New component: OTTL-based request partitioning processor

### The purpose and use-cases of the new component

I would like to propose a new processor for partitioning batches using OTTL. The processor would be configured with a mapping of OTTL expressions to partitioning keys, and:
 1. Infer the relevant context from the expressions (e.g. request, resource, log, datapoint, etc.)
 2. Evaluate the expressions against each batch
 3. Partition the batch according to the partitioning keys
 4. Send each batch partition to the next consumer, add the partitioning keys & values to request metadata

Some use cases below:

**Topic routing and message key/partitioning for message broker exporters**

The idea for this came from a PoC I implemented for routing and partitioning data before exporting to Kafka -- see https://github.com/open-telemetry/opentelemetry-collector-contrib/issues/38888#issuecomment-2778124885. This is intended to address several issues:
 - At the moment the Kafka exporter supports configuration for determining a topic from a resource attribute, but this does not behave correctly with multiple resources - see https://github.com/open-telemetry/opentelemetry-collector-contrib/issues/37470
 - the exporter supports partitioning traces by trace_id, but does not support the same for logs
 - the exporter does not support partitioning by arbitrary attributes -- see https://github.com/open-telemetry/opentelemetry-collector-contrib/issues/38484

It's just a matter of time before users ask for the same functionality in other exporters, e.g. Pulsar.

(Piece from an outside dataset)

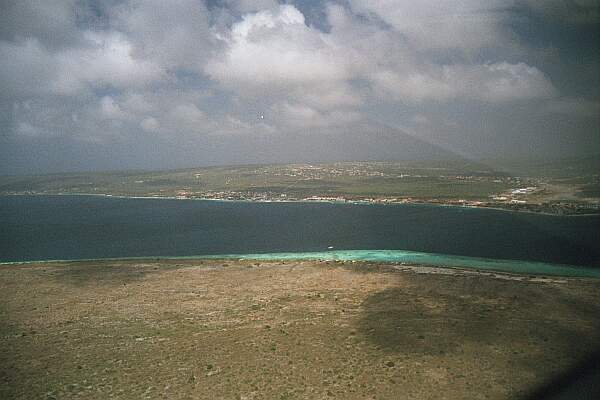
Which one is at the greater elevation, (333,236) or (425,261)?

**Batching by arbitrary data and metadata attributes**

In https://github.com/open-telemetry/opentelemetry-collector/issues/10825 it has been suggested that the exporterhelper batch sender should be enhanced with support for batching by request metadata or by pdata attribute. The former case is simple, while the latter tends towards OTTL, so I think this would be best covered by a separate processor like this one.

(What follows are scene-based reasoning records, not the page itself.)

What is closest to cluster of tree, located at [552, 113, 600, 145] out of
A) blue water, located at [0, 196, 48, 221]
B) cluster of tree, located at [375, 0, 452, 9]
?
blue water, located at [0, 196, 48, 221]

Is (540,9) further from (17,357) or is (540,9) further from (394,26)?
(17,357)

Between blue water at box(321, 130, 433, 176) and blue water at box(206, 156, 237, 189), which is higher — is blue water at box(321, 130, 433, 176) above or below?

**General purpose "groupby" processor**

Finally, this processor would provide arbitrary "group by" functionality, which could enable replacing existing processors:
 - we could replace the [https://github.com/open-telemetry/opentelemetry-collector-contrib/tree/main/processor/groupbyattrsprocessor](groupbyattrsprocessor) processor by using the new partitioning processor followed by the transform processor to set resource attributes from the partitioning key
 - we could replace the [https://github.com/open-telemetry/opentelemetry-collector-contrib/tree/main/processor/groupbytraceprocessor](groupbytraceprocessor) processor by using the new partitioning processor followed by a new "buffering" processor, i.e. one that buffers batches by some request metadata keys and emits them after a configurable duration

(Whether we _want_ to replace them is another matter, just saying it's a _possible_ use case.)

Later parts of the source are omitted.